**Records provided**.
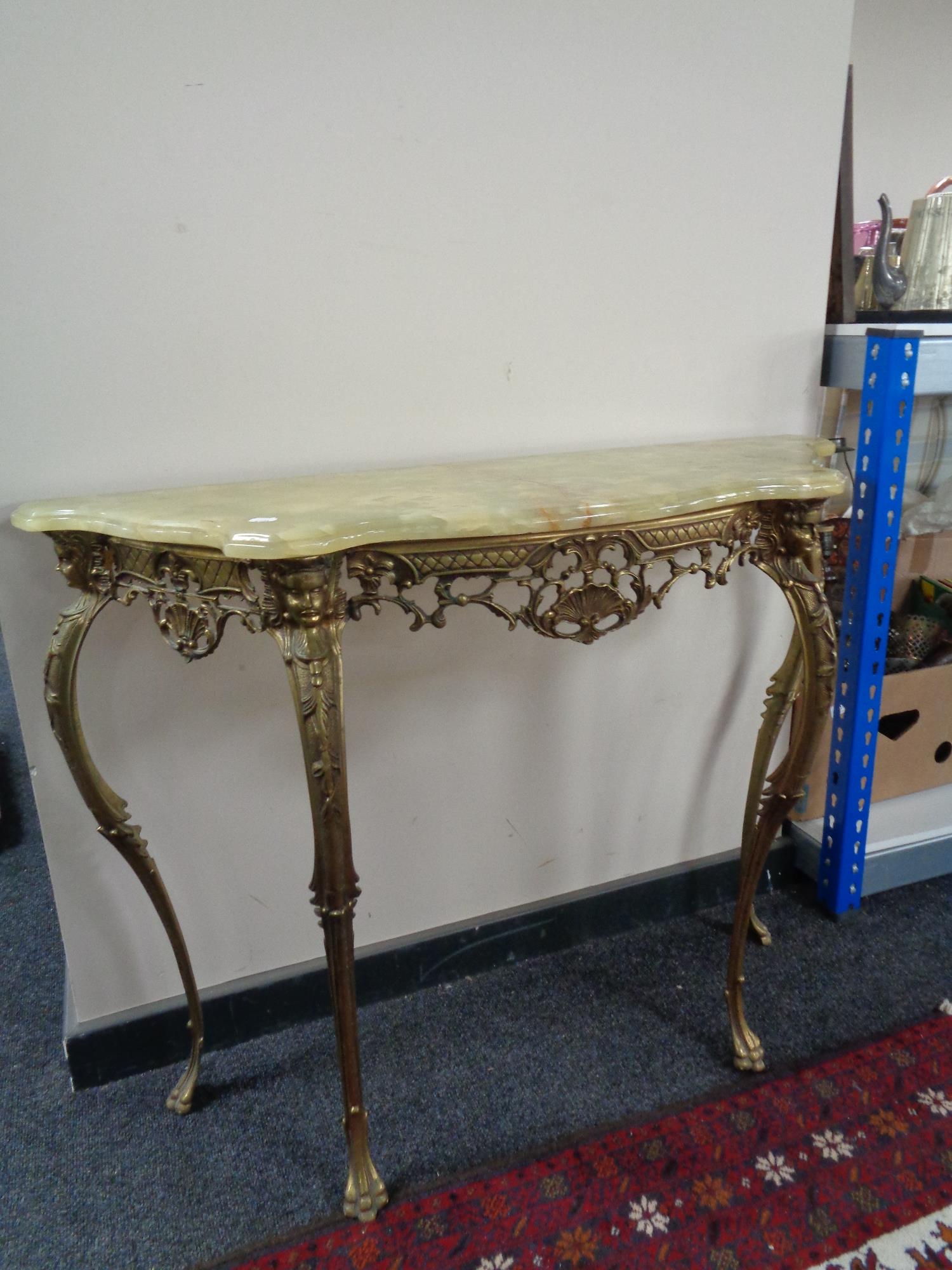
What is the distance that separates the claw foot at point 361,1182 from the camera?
0.99 m

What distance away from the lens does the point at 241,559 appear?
0.75m

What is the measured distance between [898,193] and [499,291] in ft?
3.82

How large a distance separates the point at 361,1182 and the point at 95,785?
21.7 inches

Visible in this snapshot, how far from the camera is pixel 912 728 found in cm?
153

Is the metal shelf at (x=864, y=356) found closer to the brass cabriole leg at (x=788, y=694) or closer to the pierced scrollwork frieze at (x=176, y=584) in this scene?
the brass cabriole leg at (x=788, y=694)

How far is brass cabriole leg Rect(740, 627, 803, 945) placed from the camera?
1223mm

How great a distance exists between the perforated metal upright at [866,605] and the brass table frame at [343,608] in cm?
34

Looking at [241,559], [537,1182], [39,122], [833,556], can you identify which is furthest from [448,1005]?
[39,122]

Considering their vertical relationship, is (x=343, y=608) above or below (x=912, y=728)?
above

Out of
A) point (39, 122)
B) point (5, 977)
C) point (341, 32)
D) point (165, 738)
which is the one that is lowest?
point (5, 977)

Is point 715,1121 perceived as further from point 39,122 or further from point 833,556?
point 39,122

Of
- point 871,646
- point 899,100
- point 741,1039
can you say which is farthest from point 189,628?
point 899,100

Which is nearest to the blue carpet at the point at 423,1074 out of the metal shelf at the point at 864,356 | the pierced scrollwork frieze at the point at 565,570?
the pierced scrollwork frieze at the point at 565,570

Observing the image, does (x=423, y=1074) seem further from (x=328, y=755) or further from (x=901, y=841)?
(x=901, y=841)
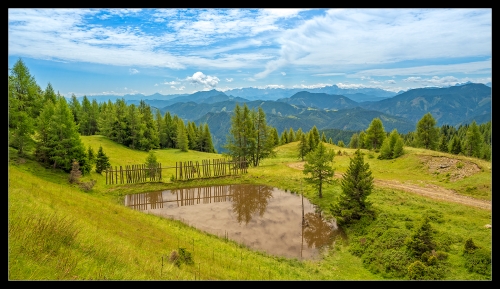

**What needs to be done**.
Starting with the line containing "Observing the image, does" and going on through the end of the material, write those lines out again with "further" swapped for "farther" and nothing else changed. Leave the pictures out.

**The solution**.
Observing the image, does (x=423, y=1074) seem farther from (x=328, y=755) or farther from (x=901, y=841)?
(x=901, y=841)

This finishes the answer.